Andrew Shaw has the biggest physique within the squad. Snapper only plays in emergencies, but does all the paperwork and organising.

Six foot four and 19 stone, he’s a big, strong unit.

So Nugent picks him out and gets him to the front.

With Shaw flexing his right arm tense, Nugent tries to force it down. He can’t.

Put a couple of words in his head to divert focus and it’s a different story.

First, a positive thought.

Nugent asks him to repeat a word out loud which inspires: he picks money.

Shaw repeats the phrase over and over again as Nugent presses down in the same manner he tried before.

There’s a bit of movement, the arm flexes a bit.

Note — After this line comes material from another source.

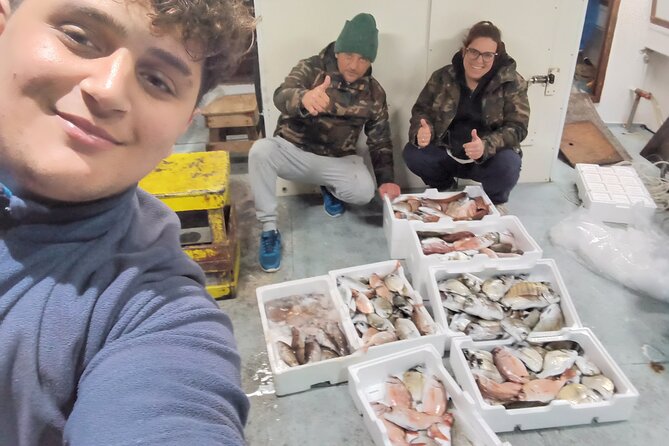 2 Hours Tour on Boat to Polignano a Mare - Diving Opportunity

Now for a negative. A word that riles. He opts for insurance.

Insurance, insurance, insurance, he repeats. Nugent presses down again. Shaw’s arm collapses.

Negative thoughts mean a negative response. A simple display of why you should think positive during a game.

Made a bad pass? Think next ball. Missed a header?

Think next ball. Block the last one out, focus on your next involvement and make it a positive one.

It’s a strategy Nugent has used regularly with a player who broke into the Liverpool team as a teenager and made a big difference to his game.

Gofton’s half-time outbursts are mentioned, brought up by all and sundry in the room.

It’s been a bane for years.

“In those few minutes you have with them, tell them what you want them to do – not what you don’t want them to do,’’ is Nugent’s solution.

“It’s no good bollocking people, that will only get their heads down. Think of three good points, three positives.

“Three things they can all improve on and do better with in the second-half.’’ It’s a notion that worked first-time out, now he’s got until the season ends in May to keep it going. Then promotion may beckon.